-- START --

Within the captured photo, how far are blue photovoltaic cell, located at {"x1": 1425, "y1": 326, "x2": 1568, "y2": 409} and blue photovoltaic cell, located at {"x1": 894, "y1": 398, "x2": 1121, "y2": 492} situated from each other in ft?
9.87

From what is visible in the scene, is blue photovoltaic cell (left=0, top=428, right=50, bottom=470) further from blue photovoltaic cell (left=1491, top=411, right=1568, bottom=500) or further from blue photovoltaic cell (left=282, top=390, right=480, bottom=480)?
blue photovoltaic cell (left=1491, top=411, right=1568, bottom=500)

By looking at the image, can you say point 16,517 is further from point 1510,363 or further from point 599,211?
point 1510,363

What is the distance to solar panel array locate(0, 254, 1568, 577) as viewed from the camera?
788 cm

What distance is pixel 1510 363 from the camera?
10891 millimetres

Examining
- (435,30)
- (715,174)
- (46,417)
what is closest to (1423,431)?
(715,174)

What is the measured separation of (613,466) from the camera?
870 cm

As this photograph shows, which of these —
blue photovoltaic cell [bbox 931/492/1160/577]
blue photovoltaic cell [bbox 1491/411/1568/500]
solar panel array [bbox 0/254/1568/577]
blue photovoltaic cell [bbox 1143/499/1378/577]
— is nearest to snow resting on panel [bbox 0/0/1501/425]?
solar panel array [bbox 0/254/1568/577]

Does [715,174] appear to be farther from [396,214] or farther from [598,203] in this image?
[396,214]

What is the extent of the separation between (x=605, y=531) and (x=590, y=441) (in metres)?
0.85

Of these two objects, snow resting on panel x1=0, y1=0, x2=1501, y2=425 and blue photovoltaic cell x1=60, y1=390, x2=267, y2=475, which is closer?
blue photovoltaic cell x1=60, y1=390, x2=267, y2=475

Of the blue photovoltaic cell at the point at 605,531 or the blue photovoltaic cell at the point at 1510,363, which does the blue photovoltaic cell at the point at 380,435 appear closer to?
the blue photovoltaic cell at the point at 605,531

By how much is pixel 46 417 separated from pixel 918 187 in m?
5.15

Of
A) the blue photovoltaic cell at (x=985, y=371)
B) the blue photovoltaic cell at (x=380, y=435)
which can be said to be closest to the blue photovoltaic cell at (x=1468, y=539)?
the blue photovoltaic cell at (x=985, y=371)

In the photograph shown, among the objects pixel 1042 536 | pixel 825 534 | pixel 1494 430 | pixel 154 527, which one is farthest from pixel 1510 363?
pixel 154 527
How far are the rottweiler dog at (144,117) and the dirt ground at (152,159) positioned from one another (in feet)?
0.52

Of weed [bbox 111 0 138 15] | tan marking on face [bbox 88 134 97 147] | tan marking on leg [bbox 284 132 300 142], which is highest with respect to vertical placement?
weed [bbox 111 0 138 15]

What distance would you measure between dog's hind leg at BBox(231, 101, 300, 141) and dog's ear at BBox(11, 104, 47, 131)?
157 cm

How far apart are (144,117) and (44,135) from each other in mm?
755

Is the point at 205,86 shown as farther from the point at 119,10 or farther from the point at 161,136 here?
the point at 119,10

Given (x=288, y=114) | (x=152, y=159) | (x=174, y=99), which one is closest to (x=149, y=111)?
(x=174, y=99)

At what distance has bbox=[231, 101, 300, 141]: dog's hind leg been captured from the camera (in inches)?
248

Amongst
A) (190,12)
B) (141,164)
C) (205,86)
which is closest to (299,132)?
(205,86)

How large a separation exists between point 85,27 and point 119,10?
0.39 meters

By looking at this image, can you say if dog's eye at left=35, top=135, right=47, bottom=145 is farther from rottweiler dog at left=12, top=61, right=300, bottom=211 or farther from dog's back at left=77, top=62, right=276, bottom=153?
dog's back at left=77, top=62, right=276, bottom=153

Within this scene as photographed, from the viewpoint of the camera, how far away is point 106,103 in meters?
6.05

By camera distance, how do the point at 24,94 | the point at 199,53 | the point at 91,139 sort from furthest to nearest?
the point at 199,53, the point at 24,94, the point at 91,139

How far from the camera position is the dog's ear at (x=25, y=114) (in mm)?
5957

-- END --

# [Problem description]
Lay out all the items above as a numbered list, one line per number, with the blank lines left out.

# [Solution]
1. Within the captured photo, how far are blue photovoltaic cell, located at {"x1": 1425, "y1": 326, "x2": 1568, "y2": 409} and blue photovoltaic cell, located at {"x1": 894, "y1": 398, "x2": 1121, "y2": 492} situated from each other in ft?
2. 9.87
3. From what is visible in the scene, is blue photovoltaic cell (left=0, top=428, right=50, bottom=470) further from blue photovoltaic cell (left=1491, top=411, right=1568, bottom=500) or further from blue photovoltaic cell (left=282, top=390, right=480, bottom=480)?
4. blue photovoltaic cell (left=1491, top=411, right=1568, bottom=500)
5. By looking at the image, can you say point 16,517 is further from point 1510,363 or further from point 599,211?
6. point 1510,363
7. What is the distance to solar panel array locate(0, 254, 1568, 577) as viewed from the camera?
8. 788 cm
9. What distance is pixel 1510 363 from the camera?
10. 10891 millimetres
11. Examining
12. - (435,30)
13. - (715,174)
14. - (46,417)
15. what is closest to (1423,431)?
16. (715,174)
17. What is the measured separation of (613,466) from the camera?
18. 870 cm
19. As this photograph shows, which of these —
20. blue photovoltaic cell [bbox 931/492/1160/577]
21. blue photovoltaic cell [bbox 1491/411/1568/500]
22. solar panel array [bbox 0/254/1568/577]
23. blue photovoltaic cell [bbox 1143/499/1378/577]
24. — is nearest to snow resting on panel [bbox 0/0/1501/425]?
25. solar panel array [bbox 0/254/1568/577]
26. Does [715,174] appear to be farther from [396,214] or farther from [598,203] in this image?
27. [396,214]
28. What is the extent of the separation between (x=605, y=531) and (x=590, y=441) (in metres)?
29. 0.85
30. Of these two objects, snow resting on panel x1=0, y1=0, x2=1501, y2=425 and blue photovoltaic cell x1=60, y1=390, x2=267, y2=475, which is closer?
31. blue photovoltaic cell x1=60, y1=390, x2=267, y2=475
32. Of the blue photovoltaic cell at the point at 605,531 or the blue photovoltaic cell at the point at 1510,363, which does the blue photovoltaic cell at the point at 380,435 appear closer to?
33. the blue photovoltaic cell at the point at 605,531
34. By how much is pixel 46 417 separated from pixel 918 187 in m?
35. 5.15
36. Of
37. A) the blue photovoltaic cell at (x=985, y=371)
38. B) the blue photovoltaic cell at (x=380, y=435)
39. which can be said to be closest to the blue photovoltaic cell at (x=1468, y=539)?
40. the blue photovoltaic cell at (x=985, y=371)
41. In the photograph shown, among the objects pixel 1042 536 | pixel 825 534 | pixel 1494 430 | pixel 154 527, which one is farthest from pixel 1510 363?
42. pixel 154 527
43. How far are the rottweiler dog at (144,117) and the dirt ground at (152,159) positioned from one another (in feet)?
44. 0.52
45. Of weed [bbox 111 0 138 15] | tan marking on face [bbox 88 134 97 147] | tan marking on leg [bbox 284 132 300 142], which is highest with respect to vertical placement?
46. weed [bbox 111 0 138 15]
47. What distance would you measure between dog's hind leg at BBox(231, 101, 300, 141) and dog's ear at BBox(11, 104, 47, 131)?
48. 157 cm
49. How far apart are (144,117) and (44,135) from each other in mm?
50. 755
51. Is the point at 205,86 shown as farther from the point at 119,10 or farther from the point at 161,136 here?
52. the point at 119,10
53. Given (x=288, y=114) | (x=152, y=159) | (x=174, y=99), which one is closest to (x=149, y=111)?
54. (x=174, y=99)
55. At what distance has bbox=[231, 101, 300, 141]: dog's hind leg been captured from the camera (in inches)?
56. 248
57. Amongst
58. A) (190,12)
59. B) (141,164)
60. C) (205,86)
61. which is closest to (299,132)?
62. (205,86)
63. How large a separation exists between point 85,27 and point 119,10?
64. 0.39 meters
65. By looking at this image, can you say if dog's eye at left=35, top=135, right=47, bottom=145 is farther from rottweiler dog at left=12, top=61, right=300, bottom=211 or farther from dog's back at left=77, top=62, right=276, bottom=153?
66. dog's back at left=77, top=62, right=276, bottom=153
67. Within this scene as photographed, from the viewpoint of the camera, how far away is point 106,103 in meters?
68. 6.05
69. By camera distance, how do the point at 24,94 | the point at 199,53 | the point at 91,139 sort from furthest to nearest?
70. the point at 199,53, the point at 24,94, the point at 91,139
71. How far from the camera position is the dog's ear at (x=25, y=114) (in mm)?
72. 5957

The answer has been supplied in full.